Lufthansa IT fault strands thousands of passengers worldwide
Berlin: Frankfurt Airport said it will cancel or divert all incoming flights to the airport after an IT system failure at Lufthansa forced the airline to cancel dozens of flights on Wednesday.
German air traffic controllers said Lufthansa aircrafts could no longer depart from Frankfurt Airport and were parked there, meaning no parking positions were available for other aircraft.
"There is a group-wide IT system failure," a spokesperson told Reuters.
The airline said it is working intensively to solve the problem.
The company said the problem was caused by damage to several of Deutsche Telekom's glass-fibre cables during construction work in Frankfurt. Repairs would take until Wednesday afternoon, Lufthansa said.

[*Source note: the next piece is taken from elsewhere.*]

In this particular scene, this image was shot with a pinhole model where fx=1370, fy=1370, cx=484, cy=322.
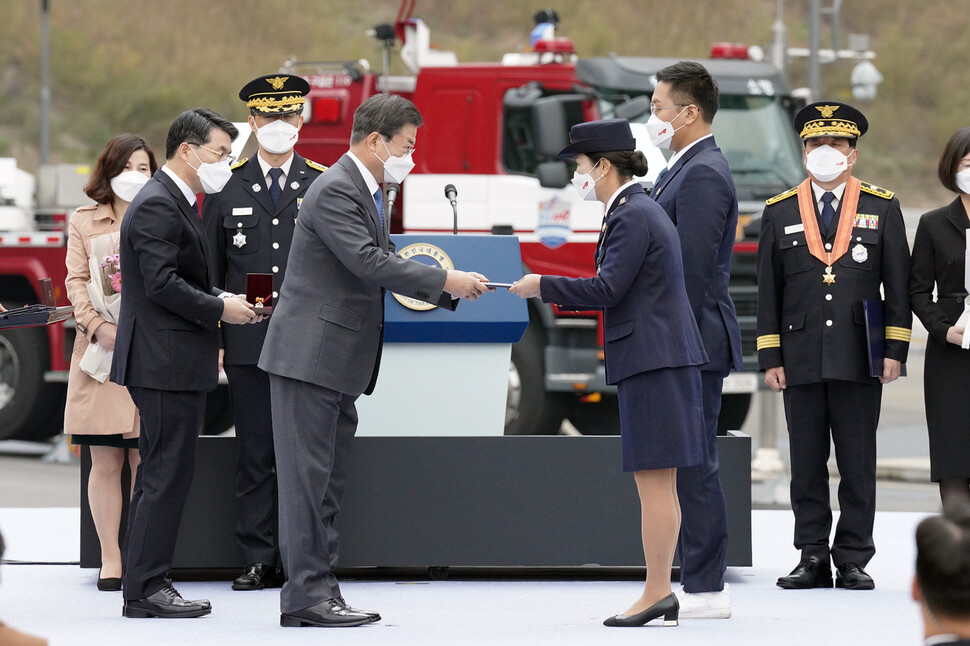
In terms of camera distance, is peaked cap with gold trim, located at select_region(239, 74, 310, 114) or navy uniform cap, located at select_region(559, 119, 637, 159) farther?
peaked cap with gold trim, located at select_region(239, 74, 310, 114)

Photos and videos from several airports across Germany showed chaos with thousands of stranded passengers waiting to be checked in.

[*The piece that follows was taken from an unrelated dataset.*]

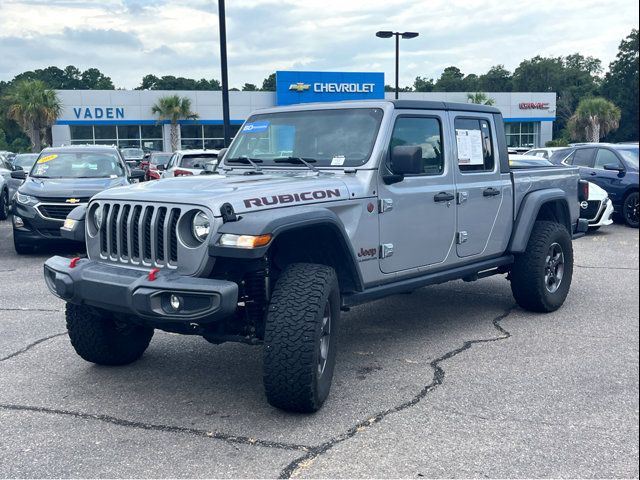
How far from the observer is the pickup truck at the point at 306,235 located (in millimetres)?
4008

In a tweet, Lufthansa said: "Currently, the airlines of the Lufthansa Group are affected by an IT outage. This is causing flight delays and cancellations. We regret the inconvenience this is causing our passengers."
Shares in Lufthansa, which also owns SWISS, Austrian Airlines, Brussels Airlines and Eurowings, were down 1.5 per cent at 1017 GMT.
Passengers said on social media the failure had forced the company to organise the boarding of planes with pen and paper and that it was unable to digitally process passengers' luggage.